Instruments for mapping marine habitats –
The following are some examples of tools that can be used to create marine habitat maps:
• Acoustic remote sensing instruments, such as multiband echo sounder systems for mapping the depth of the bottom
• Analyzing the strength of the return multiband signal (backscatter) aids in predicting where rock is most likely to appear.
• Information on water quality, such as light availability at the seafloor, aids in predicting where marine plants will predominate.
• Depth and backscatter data modeling will reveal what landscapes are present beneath the water’s surface.
• By modeling all environmental data, habitat maps with similar ecological characteristics can be created.
• Predictive distribution maps can be constructed using biological data and species or community models.

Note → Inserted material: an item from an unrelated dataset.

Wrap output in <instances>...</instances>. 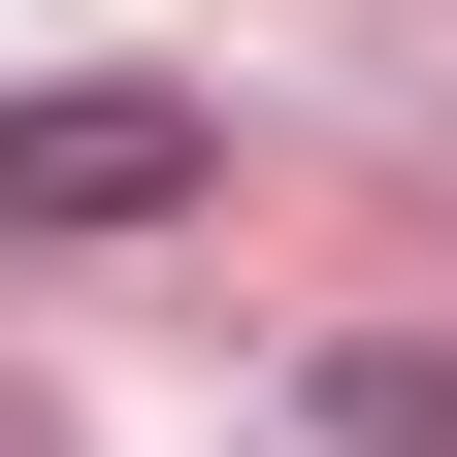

Statistical analysis and GIS spatial modeling tools use the same principles to keep maps consistent, easy to update and improve when new data becomes available.
Areas of Responsibility –
1. We use the data from offshore surveys to construct new habitat maps. These precise maps aid in the characterization of sites that have never been surveyed before and provide a snapshot in time to aid in monitoring changes in habitat extent. See:
Detailed maps of marine habitats –
2. We combine habitat maps from various sources to create composite products that answer specific questions, such as “where are all the cold-water coral reefs in the United Kingdom?” ‘How much of the seafloor is rocky?’ and ‘How much of the seafloor is rocky?’ The following are the most widely used products:
• EUNIS combined level 3 maps for the United Kingdom
• Marine habitats in Annex I of the Habitats Directive in the United Kingdom
• OSPAR habitats in the NE Atlantic that is vulnerable or declining
The marine environment is under demands that threaten to degrade the environmental, social, and economic benefits that the oceans provide to human society. As the world’s population grows, so does the range and complexity of marine-based industries such as fishing, power generating, tourism, mineral extraction, and shipping. In the case studies included in this book, habitat mapping is used to support government spatial marine planning, management, and decision-making and support and underlie the construction of marine protected areas. Hope so you are well aware of Marine Habitat Mapping now.